**Action item:** Starting with the line that holds "order: Artiodactyla", copy out each remaining line of the listing below, up to and including the last one, and include nothing else.
Top of Exercise data
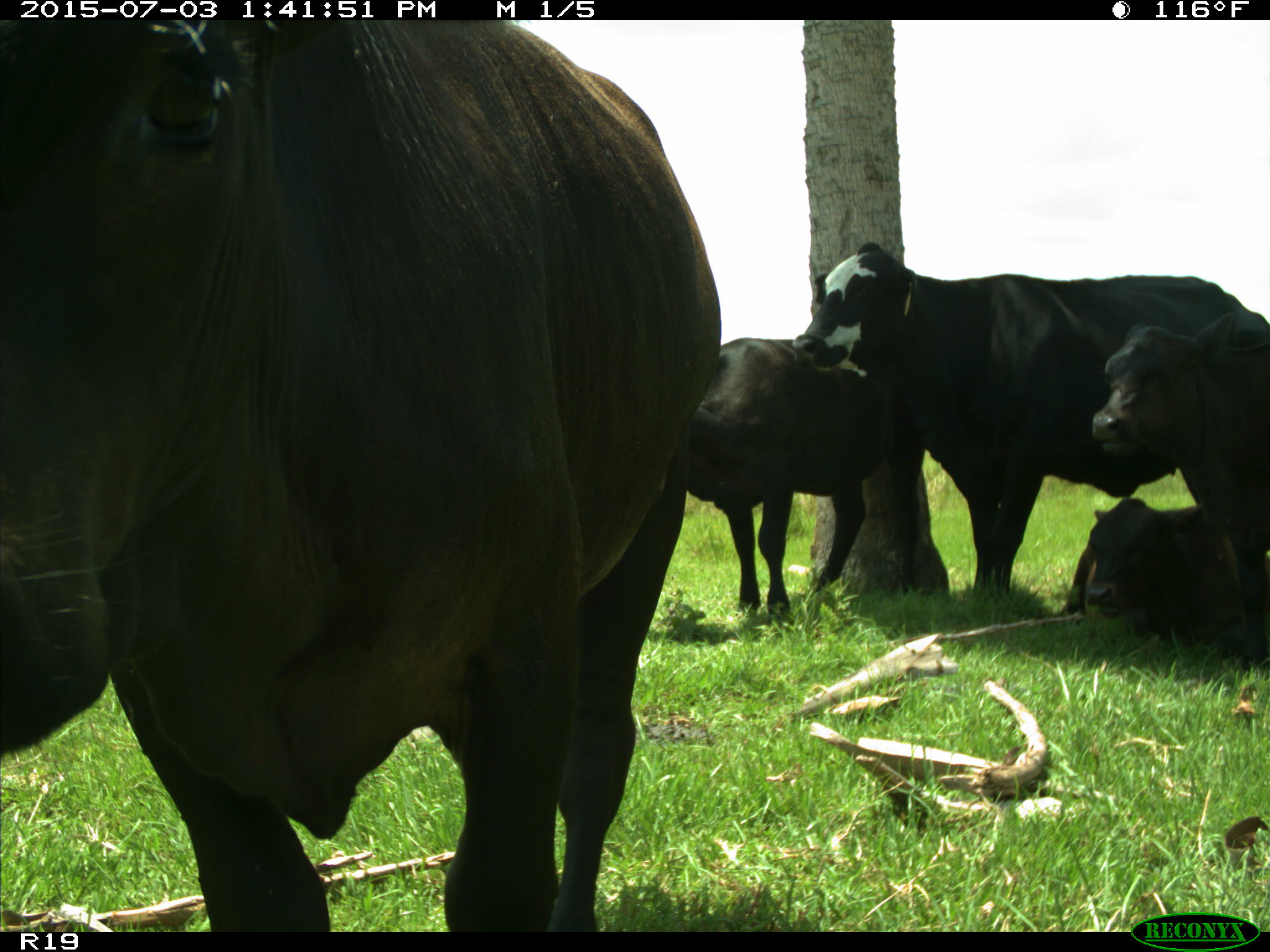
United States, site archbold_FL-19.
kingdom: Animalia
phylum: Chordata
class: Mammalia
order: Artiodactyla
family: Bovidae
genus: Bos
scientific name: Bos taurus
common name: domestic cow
Bottom of Exercise data
**Reply to the exercise:**
order: Artiodactyla
family: Bovidae
genus: Bos
scientific name: Bos taurus
common name: domestic cow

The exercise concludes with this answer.